Golden Globes: Ricky Gervais Tries to Call Out Lack of Female Director Noms, But Joke Falls Flat

In the categories of best director and screenplay, there were no female nominees.

During the Golden Globes on Sunday night, the lack of female nominations in the category of best director was referenced by host Ricky Gervais.

Before introducing the presenters, the comedian said, "A lot of controversy over our next category: No female directors were nominated this year. That's bad." He continued, "I’ve had a word with the Hollywood Foreign Press Association and they have guaranteed this will never happen again. Working with all the major studios, [the HFPA has] agreed to go back to the way things were when they didn’t hire women directors. That will solve the problem. You’re welcome.”

The joke received no laughs from the crowd inside the auditorium.

This year's nominees were Bong Joon Ho for Parasite, Sam Mendes for 1917, Todd Phillips for Joker, Martin Scorsese for The Irishman and Quentin Tarantino for Once Upon a Time in Hollywood.

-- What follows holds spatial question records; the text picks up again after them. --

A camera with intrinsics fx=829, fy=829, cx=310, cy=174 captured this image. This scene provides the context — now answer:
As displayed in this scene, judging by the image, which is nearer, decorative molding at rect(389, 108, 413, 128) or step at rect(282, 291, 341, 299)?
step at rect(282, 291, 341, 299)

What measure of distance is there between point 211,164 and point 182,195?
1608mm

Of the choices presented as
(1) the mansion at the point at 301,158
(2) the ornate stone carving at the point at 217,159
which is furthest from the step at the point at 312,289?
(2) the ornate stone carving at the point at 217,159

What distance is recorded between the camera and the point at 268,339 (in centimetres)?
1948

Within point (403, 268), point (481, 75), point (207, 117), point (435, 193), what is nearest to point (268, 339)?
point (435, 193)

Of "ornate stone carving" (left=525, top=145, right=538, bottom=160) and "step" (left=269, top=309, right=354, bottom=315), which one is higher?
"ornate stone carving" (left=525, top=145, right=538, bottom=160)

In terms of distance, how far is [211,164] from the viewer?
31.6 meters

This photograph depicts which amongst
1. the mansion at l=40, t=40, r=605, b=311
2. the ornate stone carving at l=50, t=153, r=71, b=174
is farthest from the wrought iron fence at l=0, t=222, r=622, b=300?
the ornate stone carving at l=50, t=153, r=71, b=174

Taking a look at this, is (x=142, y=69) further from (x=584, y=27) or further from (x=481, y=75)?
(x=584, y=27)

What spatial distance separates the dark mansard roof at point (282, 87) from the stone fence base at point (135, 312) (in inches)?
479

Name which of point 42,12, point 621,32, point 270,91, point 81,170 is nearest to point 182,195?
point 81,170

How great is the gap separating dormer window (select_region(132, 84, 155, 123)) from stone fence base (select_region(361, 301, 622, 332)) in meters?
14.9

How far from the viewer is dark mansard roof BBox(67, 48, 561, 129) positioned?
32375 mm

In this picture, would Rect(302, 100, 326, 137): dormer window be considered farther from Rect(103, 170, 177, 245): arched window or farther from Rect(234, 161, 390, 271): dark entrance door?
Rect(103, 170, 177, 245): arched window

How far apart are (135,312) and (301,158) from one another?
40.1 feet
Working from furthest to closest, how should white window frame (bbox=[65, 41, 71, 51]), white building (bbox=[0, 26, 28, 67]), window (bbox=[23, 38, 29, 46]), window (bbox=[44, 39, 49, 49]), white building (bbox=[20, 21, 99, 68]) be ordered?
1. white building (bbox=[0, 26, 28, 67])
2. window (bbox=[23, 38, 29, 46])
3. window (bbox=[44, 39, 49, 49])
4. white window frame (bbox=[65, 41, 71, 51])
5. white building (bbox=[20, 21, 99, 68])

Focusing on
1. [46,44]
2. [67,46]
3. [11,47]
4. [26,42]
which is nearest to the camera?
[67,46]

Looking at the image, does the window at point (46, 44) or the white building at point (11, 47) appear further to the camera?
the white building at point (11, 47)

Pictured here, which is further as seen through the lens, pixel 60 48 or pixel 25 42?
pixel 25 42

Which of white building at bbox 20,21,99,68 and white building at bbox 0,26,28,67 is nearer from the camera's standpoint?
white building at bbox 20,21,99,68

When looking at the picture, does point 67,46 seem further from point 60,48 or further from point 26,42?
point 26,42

Similarly, no female writers were nominated in the category of best screenplay. The male writers who received recognition were Noah Baumbach for Marriage Story, Bong and Jin Won Han for Parasite, Anthony McCarten for The Two Popes, Tarantino for Once Upon a Time in Hollywood and Steven Zaillian for The Irishman

Tina Tchen, president and CEO of Time's Up, said Sunday in a statement shared with The Hollywood Reporter: "Even at this year's Golden Globes, which honored so many talented women in our community, there’s not a single best director nominee who is a woman, despite a record number of women-directed films in the past year. As today’s Golden Globes goes to show, women — and especially women of color — continue to be pushed to the sidelines by a system that holds women back, onscreen and off."

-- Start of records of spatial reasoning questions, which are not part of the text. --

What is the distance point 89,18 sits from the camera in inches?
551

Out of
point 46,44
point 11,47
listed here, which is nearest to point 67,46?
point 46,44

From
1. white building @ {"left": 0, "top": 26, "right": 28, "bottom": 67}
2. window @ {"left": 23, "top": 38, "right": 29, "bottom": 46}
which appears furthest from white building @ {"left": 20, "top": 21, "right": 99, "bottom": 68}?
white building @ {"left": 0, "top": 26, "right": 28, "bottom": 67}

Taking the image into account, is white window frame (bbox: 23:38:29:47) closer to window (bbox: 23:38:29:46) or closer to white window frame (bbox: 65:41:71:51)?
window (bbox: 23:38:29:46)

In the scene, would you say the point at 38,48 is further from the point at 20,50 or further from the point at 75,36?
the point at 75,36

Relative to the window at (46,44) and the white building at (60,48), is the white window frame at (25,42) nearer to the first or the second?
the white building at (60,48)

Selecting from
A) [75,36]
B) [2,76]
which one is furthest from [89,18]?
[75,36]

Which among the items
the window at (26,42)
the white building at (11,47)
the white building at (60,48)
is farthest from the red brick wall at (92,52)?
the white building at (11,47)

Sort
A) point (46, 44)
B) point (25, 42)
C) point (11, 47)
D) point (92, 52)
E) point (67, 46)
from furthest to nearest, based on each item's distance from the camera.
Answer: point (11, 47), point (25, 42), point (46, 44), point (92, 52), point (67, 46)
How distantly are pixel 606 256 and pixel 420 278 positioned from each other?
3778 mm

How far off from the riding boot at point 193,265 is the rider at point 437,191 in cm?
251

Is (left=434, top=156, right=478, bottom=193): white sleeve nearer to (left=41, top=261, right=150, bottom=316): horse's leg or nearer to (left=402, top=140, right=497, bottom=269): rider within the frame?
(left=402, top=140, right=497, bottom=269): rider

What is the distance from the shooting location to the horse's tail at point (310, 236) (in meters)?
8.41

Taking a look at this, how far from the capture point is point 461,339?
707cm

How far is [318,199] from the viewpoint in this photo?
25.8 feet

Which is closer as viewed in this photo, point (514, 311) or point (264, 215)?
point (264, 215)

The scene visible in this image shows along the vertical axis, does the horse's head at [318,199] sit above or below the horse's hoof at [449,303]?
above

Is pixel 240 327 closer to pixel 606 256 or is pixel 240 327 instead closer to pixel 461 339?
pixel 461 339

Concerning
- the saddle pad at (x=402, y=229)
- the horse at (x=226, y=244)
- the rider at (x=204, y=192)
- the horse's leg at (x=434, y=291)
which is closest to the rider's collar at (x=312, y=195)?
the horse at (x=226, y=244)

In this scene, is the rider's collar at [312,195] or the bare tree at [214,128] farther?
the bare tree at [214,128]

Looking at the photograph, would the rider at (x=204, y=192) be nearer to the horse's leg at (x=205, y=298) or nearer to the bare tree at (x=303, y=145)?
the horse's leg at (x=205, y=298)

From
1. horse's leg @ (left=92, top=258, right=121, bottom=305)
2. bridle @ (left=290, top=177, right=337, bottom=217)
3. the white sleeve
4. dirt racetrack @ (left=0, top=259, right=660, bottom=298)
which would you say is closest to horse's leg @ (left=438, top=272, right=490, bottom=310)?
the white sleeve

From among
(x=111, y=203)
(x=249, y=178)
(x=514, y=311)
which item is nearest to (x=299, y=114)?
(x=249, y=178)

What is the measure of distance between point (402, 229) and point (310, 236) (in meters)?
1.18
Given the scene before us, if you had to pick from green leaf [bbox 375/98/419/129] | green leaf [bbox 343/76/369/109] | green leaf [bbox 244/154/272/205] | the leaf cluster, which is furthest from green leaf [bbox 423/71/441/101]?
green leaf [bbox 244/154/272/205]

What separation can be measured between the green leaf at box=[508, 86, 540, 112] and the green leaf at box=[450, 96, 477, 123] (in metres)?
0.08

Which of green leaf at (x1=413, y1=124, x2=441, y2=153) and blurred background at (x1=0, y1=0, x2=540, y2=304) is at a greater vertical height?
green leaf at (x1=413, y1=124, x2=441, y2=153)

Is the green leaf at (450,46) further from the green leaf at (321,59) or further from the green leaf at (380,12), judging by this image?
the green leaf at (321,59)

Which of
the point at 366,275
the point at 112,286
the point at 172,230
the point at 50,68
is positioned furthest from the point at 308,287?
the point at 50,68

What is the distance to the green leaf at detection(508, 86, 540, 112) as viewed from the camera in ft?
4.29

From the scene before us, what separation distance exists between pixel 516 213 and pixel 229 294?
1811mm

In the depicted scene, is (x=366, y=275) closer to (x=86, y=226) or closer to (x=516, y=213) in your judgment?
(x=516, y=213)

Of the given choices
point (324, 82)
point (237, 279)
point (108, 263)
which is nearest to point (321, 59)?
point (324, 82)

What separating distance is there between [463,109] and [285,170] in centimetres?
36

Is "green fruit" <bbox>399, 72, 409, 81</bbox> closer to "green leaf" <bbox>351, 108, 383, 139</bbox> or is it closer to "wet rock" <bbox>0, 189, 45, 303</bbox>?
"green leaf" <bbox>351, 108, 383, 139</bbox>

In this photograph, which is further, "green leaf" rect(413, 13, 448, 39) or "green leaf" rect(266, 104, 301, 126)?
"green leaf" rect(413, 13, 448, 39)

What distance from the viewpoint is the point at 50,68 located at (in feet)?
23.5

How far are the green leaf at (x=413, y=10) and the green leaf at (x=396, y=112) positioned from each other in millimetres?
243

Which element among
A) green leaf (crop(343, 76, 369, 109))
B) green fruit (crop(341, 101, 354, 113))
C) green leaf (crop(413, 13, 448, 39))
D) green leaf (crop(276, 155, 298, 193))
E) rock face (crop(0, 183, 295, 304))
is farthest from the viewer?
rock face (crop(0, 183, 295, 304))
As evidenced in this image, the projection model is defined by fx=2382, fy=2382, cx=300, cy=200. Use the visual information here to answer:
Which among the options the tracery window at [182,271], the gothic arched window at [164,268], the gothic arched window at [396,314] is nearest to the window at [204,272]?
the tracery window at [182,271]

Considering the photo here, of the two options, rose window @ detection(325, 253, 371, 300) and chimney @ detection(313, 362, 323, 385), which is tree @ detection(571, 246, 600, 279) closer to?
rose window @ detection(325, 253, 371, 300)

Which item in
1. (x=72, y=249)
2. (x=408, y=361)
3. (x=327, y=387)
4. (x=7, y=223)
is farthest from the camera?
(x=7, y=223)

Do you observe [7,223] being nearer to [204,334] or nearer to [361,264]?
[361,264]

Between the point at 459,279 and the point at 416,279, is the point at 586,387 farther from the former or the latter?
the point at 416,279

Continued Tchen, "The omission of women isn’t just a Golden Globes problem — it is an industry-wide crisis, and it’s unacceptable. Time’s Up will continue to fight until talented female creators and artists get the opportunities and recognition they deserve."

According to a recent study by USC's Annenberg Inclusion Initiative, 10.6 percent of the directors of the year's top-grossing films were women, which is the highest percentage in 13 years. Greta Gerwig's Little Women, Olivia Wilde's Booksmart, Lulu Wang's The Farewell and Melina Matsoukas' Queen & Slim were some of the prominent projects that drove the figure upwards.

At the 2018 Golden Globes, Natalie Portman called out the lack of female director mentions when she read out the nominees for the category, going off-script to bluntly state, "And here are all the male nominees."

The 77th annual Golden Globes aired live from the Beverly Hilton on NBC.

Dick Clark Productions, which produces the Golden Globes, shares a parent company with The Hollywood Reporter.